Les autorités religieuses, catholiques, protestants et juifs, y sont plus qu’attachées, elles le défendent pied à pied. Non sans contradictions. Rares en effet sont les voix chez les chrétiens à vouloir « rendre à César ce qui est à César » comme l’enseignait Jésus. Et si le Concordat a tant de vertus, pourquoi les églises ne revendiquent-elles pas son extension au reste de la France ? Si les religions arrivent à vivre ailleurs sans ce financement de l’État, pourquoi ne le pourraient-elles pas en Alsace Moselle ? A cela elles répondent à l’unisson des politiques, y compris de gauche, que ce n’est pas qu’une affaire de financement. Que le Concordat permet une qualité de dialogue sans égale, non seulement entre les religions et les pouvoirs publics, mais aussi entre les différentes religions (l’islam en est pourtant exclu). Et qu’il ne va pas à l’encontre de la laïcité, mais constitue une autre forme de laïcité.

Direction Concorde ? Crédit : Olivier Bruchez

Concordat : discorde ou concorde ?
(La station de métro Concorde à Paris. Crédit photo : Olivier Bruchez, Flickr)

Une laïcité à redéfinir

L’argument n’est pas infondé. Pourquoi en effet ne financerait-on pas les religions ? La plupart des pays financent bien les sports ! Pourquoi être attentif à la santé physique des citoyens et pas à leur équilibre spirituel ? Sur quels fondements l’État s’arroge-t-il le droit de juger de ce qui est bon ou mauvais pour les citoyens ?

La Belgique considère que cela vaut la peine de soutenir les religions.

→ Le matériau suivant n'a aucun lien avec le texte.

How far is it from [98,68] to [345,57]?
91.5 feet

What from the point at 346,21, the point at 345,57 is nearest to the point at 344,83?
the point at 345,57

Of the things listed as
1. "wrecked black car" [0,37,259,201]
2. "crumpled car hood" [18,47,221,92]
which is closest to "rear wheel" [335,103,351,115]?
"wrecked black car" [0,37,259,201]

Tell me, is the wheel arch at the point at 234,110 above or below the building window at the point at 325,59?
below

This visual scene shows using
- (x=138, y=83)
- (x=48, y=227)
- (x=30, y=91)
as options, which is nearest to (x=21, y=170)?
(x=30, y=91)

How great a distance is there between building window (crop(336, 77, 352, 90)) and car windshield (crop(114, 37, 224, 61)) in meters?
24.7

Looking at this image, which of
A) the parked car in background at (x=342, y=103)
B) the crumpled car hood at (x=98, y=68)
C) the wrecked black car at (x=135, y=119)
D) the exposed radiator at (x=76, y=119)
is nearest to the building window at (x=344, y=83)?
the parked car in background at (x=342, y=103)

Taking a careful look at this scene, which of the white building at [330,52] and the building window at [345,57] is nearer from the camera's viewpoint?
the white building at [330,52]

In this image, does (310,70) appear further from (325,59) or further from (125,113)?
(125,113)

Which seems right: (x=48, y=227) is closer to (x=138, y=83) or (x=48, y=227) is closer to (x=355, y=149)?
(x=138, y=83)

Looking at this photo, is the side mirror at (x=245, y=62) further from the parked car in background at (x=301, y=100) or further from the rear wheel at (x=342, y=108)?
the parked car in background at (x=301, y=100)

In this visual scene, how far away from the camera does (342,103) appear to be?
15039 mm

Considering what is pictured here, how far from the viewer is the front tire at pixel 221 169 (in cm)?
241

Mais non sans un certain malaise, car, tout en poussant assez loin le principe de neutralité – jusqu’à financer des organisations laïques – le système a du mal à évoluer pour coller aux évolutions de la société.

La France s’y refuse par principe, mais le fait quand même (lien) (par exemple en accordant une réduction d’impôt d’un montant égal à 2/3 des dons aux organisations religieuses)

Le débat sur le Concordat pose en fait deux questions fondamentales :

  • Qu’est-ce que la République peut ou doit financer ? Quelles sont les frontières de l’intervention publique ?
  • Si on choisit de subventionner, comment le fait-on et sur quels critères ? Peut-on par exemple exclure des groupes minoritaires sous prétexte de risques de dérives sectaires ?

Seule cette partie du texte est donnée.